Esther didn’t want to go. Mr. Oglevie had tried to court her once. She had believed she wanted him to, as he was good-looking and educated, but once he did begin to court her, she discovered he was no gentleman despite his money.

He married another young woman, but as soon as her condition became known and he called in the midwives to assist her, he began to flirt with Esther. More than flirt. When she had occasion to talk with him, he touched her hair, her face, her hand, despite her efforts to deter him. He offered her carte blanche.

“I can’t go there again,” she told Papa. “He looks at me like I’m not wearing anything. Like I’m his mistress.”

Papa’s face had whitened, and his eyes blazed. She feared he would do something foolish like assault the man. He didn’t. He simply spoke with him. Oglevie accused Esther of leading him into temptation beyond endurance. Momma and Papa didn’t believe him.

People in Seabourne did. They had seen her casting a few glances his way from beneath her eyelashes, once or twice peeking at him from over the edge of her fan, or completely ignoring him at village fetes before he married. Harmless flirtations—or so she thought, until she got his attention and realized he was not the sort of man whose attentions she wanted.

But he owned the livelihoods of many in Seabourne. He employed more men than anyone else in the county, and several women too. No one would believe anything against Alfred Oglevie.

But they believed ill of the female whose looks were too fine, who sang too well, who could draw and recite poetry and Scripture, and who had learned the art of midwifery in her own right. Too many females had lost beaux to Esther Cherrett’s looks, charm, and endless hunt for someone good enough to suit her.

So she’d stayed away. That night, however, someone had to go to Mrs. Oglevie. Against Papa’s wishes, Esther went.

And learned that Mrs. Oglevie slept peacefully upstairs, while her husband—

Esther lost the fight with the bile. She doubled over the sill, coughing and gasping and thanking God this house faced the rear of the compound, away from the main house. She wouldn’t wake anyone up.

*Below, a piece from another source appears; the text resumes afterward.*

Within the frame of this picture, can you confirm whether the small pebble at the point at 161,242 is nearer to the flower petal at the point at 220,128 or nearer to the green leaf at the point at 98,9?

She wouldn’t sleep again. Sleep, as it had for the past four and a half months, brought dreams—bright canvas images of the Oglevie house, the kitchen, reflections in the night-dark windows. Always a face glowed in that window on the other side of the glass, watching, witnessing, waiting to spread lies calculated to ruin Esther Cherrett’s life.

She ran from it, and someone knew. Someone told her to keep running.

“What comes in my next week here?” she asked the moving shadows, whether living creatures or shifting branches she couldn’t quite tell now. “A note that says my sins will find me out?”

But they had. Someone on the mountain knew more than they should and wanted her to know it. Only Zach and Hannah had been in Seabourne. Hannah might have gleaned some gossip and be willing to spread it abroad. Zach wouldn’t. Zach believed her pure and innocent, an idyllic female.

“I wish I were.”

She wanted to be the female Zach saw. She felt like the female he saw when she was with him. Earlier she’d believed if that continued, she might be in a good place. Now, in the dead of night, with the dream reverberating through her mind and images flashing past like a magic lantern show against a wall, she knew she was wrong. Zach was fooled by her looks, attracted to them more than her character.

If she made herself unattractive . . .

She’d been trying for months, wanting to slip into the background in the hopes people of Seabourne would forget her and the great scandal she had caused, the least of the disasters that cold winter night. In Seabourne, though, she had parents and brothers to stop her. If she didn’t brush her hair until it shone, Momma or Papa would tell her to make repairs. They expected her to dress neatly, and the only soaps in the house smelled sweet or fresh, pleasant and apparently alluring to some people’s senses. Her clothes must always be neat, washed, pressed, free of obvious repairs. In the habit of a midwife, she kept her nails short and her hands scrubbed clean at all times.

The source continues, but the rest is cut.